## Exercise aim
The required output is the line containing "this 640×480 image." through the final line of the material below, printed exactly, with no other lines.

*** Records for processing ***

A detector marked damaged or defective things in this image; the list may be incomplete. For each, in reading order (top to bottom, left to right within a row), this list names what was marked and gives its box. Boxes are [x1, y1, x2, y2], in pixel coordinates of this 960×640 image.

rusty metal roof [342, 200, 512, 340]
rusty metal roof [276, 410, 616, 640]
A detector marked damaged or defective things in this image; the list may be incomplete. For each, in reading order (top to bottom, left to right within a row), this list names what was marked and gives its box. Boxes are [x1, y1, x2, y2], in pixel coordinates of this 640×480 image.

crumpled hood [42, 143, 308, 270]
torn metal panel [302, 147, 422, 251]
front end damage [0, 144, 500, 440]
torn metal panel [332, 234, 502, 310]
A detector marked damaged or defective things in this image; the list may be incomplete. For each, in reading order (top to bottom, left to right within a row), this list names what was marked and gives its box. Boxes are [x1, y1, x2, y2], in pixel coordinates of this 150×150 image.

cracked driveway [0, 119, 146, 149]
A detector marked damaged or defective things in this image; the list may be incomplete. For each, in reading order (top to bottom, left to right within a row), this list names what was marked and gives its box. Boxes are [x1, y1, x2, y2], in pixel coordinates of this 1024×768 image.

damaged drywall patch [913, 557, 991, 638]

*** End of Records for processing ***

## Worked solution
A detector marked damaged or defective things in this image; the list may be incomplete. For each, in reading order (top to bottom, left to right within a row), this list names what was marked and gives its box. Boxes are [x1, y1, x2, y2], in pixel coordinates of this 640×480 image.

crumpled hood [42, 143, 308, 270]
torn metal panel [302, 147, 422, 251]
front end damage [0, 144, 500, 440]
torn metal panel [332, 234, 502, 310]
A detector marked damaged or defective things in this image; the list may be incomplete. For each, in reading order (top to bottom, left to right within a row), this list names what was marked and gives its box. Boxes are [x1, y1, x2, y2], in pixel coordinates of this 150×150 image.

cracked driveway [0, 119, 146, 149]
A detector marked damaged or defective things in this image; the list may be incomplete. For each, in reading order (top to bottom, left to right within a row), this list names what was marked and gives its box. Boxes are [x1, y1, x2, y2], in pixel coordinates of this 1024×768 image.

damaged drywall patch [913, 557, 991, 638]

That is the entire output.